With newfound voting power, these big clubs could also block sales of smaller clubs to potential owners wealthy enough to fund a team to compete at the top. This exact type of sale enabled Chelsea and Man City to dominate the last decade. The project also hopes to set tighter financial regulations on EFL clubs. On the one hand, guard rails might help protect clubs from mismanagement. On the other, clubs couldn’t take the kind of investment risks sometimes required to improve and move up through the divisions. The competitive imbalance might become permanent. It’s hard not to see this as a major goal of these reforms. Clubs that are currently at the top want to keep it that way, competitively and financially, indefinitely.

Ultimately, how one feels about Project Big Picture is a Rorschach test for how they think about sports.

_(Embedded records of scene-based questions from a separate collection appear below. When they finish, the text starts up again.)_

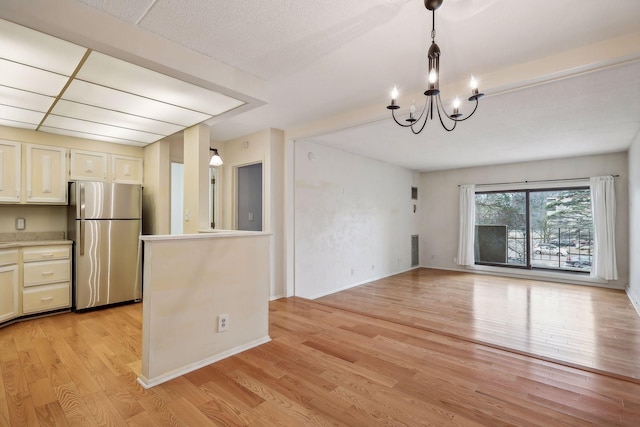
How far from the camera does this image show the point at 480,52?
2.40 meters

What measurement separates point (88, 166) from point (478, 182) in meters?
7.64

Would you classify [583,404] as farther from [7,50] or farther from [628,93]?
[7,50]

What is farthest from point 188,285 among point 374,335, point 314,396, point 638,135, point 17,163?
point 638,135

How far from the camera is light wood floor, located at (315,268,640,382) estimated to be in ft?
9.87

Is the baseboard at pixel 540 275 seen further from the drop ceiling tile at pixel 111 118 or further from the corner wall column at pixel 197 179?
the drop ceiling tile at pixel 111 118

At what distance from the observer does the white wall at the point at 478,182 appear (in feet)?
19.4

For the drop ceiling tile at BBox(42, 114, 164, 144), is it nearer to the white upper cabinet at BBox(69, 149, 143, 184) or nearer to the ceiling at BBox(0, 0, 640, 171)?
the white upper cabinet at BBox(69, 149, 143, 184)

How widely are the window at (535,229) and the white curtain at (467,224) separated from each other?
0.25 m

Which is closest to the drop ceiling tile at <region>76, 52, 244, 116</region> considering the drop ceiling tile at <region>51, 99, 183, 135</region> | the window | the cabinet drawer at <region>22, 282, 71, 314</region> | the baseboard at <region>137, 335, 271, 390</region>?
the drop ceiling tile at <region>51, 99, 183, 135</region>

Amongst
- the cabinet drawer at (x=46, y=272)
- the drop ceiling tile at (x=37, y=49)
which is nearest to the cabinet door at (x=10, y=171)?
the cabinet drawer at (x=46, y=272)

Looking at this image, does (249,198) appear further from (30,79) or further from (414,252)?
(414,252)

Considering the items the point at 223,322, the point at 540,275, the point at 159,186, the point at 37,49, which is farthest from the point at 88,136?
the point at 540,275

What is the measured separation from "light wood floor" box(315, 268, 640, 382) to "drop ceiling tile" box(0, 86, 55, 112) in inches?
150

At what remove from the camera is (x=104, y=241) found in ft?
13.3
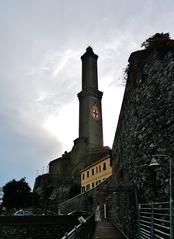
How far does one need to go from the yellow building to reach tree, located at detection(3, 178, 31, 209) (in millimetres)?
10251

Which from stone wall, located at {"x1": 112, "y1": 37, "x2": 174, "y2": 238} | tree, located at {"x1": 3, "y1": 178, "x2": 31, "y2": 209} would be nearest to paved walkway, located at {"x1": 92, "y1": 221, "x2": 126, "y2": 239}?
stone wall, located at {"x1": 112, "y1": 37, "x2": 174, "y2": 238}

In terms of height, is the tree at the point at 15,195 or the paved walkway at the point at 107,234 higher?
the paved walkway at the point at 107,234

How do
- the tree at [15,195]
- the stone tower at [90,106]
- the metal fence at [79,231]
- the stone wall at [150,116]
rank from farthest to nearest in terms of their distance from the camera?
1. the stone tower at [90,106]
2. the tree at [15,195]
3. the stone wall at [150,116]
4. the metal fence at [79,231]

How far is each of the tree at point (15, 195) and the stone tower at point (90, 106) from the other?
52.9 feet

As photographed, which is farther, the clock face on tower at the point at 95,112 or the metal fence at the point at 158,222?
the clock face on tower at the point at 95,112

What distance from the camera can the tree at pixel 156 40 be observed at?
784 cm

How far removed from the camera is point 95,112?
61562mm

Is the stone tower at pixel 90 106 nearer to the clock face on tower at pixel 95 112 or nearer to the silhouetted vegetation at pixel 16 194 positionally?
the clock face on tower at pixel 95 112

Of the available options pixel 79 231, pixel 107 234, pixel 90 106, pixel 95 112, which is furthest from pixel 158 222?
pixel 95 112

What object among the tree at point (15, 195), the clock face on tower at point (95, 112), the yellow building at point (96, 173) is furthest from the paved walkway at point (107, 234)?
the clock face on tower at point (95, 112)

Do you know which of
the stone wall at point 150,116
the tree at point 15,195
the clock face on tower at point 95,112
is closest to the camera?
the stone wall at point 150,116

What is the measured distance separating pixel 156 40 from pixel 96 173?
130ft

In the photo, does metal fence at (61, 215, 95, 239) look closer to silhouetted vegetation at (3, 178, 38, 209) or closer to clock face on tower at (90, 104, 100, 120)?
silhouetted vegetation at (3, 178, 38, 209)

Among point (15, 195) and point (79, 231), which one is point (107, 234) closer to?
point (79, 231)
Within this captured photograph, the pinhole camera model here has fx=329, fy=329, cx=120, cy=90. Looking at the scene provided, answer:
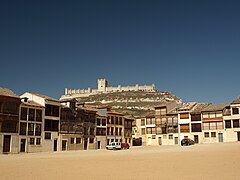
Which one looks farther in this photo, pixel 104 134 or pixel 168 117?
pixel 168 117

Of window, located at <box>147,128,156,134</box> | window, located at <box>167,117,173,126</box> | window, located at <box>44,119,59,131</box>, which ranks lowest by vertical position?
window, located at <box>147,128,156,134</box>

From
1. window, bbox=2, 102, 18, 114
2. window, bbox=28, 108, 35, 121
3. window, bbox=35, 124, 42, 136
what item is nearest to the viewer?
window, bbox=2, 102, 18, 114

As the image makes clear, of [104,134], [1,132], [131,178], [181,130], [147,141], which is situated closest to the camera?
[131,178]

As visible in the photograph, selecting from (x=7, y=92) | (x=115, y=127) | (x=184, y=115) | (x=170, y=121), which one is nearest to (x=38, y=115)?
(x=7, y=92)

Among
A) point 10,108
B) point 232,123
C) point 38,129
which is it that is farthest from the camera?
point 232,123

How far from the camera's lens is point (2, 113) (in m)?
54.0

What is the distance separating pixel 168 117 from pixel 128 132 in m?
11.7

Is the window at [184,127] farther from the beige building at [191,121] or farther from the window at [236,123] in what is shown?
the window at [236,123]

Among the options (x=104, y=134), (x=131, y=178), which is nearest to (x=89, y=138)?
(x=104, y=134)

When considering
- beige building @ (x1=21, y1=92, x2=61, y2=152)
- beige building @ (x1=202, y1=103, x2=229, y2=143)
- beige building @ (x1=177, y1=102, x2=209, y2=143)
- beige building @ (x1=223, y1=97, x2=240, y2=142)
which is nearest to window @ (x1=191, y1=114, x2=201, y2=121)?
beige building @ (x1=177, y1=102, x2=209, y2=143)

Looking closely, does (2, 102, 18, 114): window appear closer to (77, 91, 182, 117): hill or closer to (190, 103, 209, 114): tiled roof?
(190, 103, 209, 114): tiled roof

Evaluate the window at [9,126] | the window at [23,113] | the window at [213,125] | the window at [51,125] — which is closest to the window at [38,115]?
the window at [51,125]

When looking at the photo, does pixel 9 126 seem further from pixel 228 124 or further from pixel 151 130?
pixel 228 124

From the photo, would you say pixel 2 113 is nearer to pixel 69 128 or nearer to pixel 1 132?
pixel 1 132
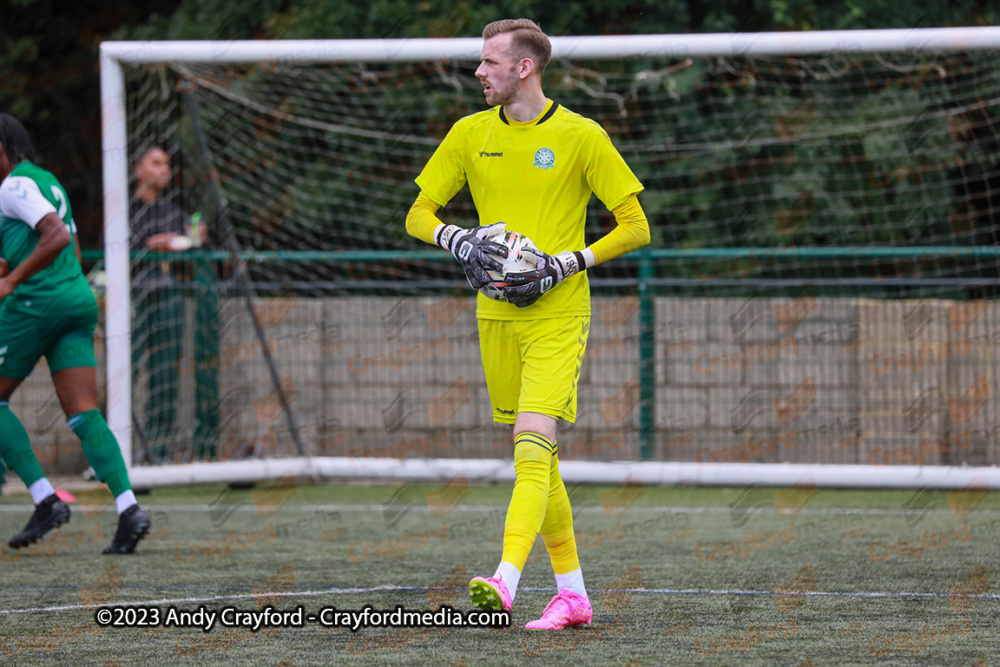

Is the plan about saving the EFL or is it a Trojan horse power grab? Are big clubs to be admired or greeted with skepticism? At its core, is the game about the interests of a global audience or those who live for a local rivalry? Or, ideals aside perhaps, would people rather watch Arsenal play a few times a year in sunny Barcelona as part of an expanded Champions League, or battle it out against fellow-Londoners Millwall on a rainy Carabao Cup night?

But even fans of the big clubs that would benefit from reforms are entitled to ask executives, very basically, “Why do you own my football club?” “Is it about passion and shared values or making money?” Certain facts about the proposed bailout remain. Clubs, however low in the tier system, are cultural institutions that benefit local economies. They’re sources of identity and community. They provide meaning to people’s lives.

“The most valuable thing is the happiness we are able to provoke in those that struggle to find happiness in other ways, away from football,” Leeds United coach Marcelo Bielsa said of his team.

In painful times, cities and towns need their football clubs to survive.

Many PL clubs are said to be furious with Manchester United and Liverpool. On Wednesday, the Premier League rejected the plan, but Project Big Picture has set the terms of debate for the coming period of negotiation and counterproposals. In a system dominated by crisis-leveraging and ultra-rich clubs, time will tell whether there is only one way out.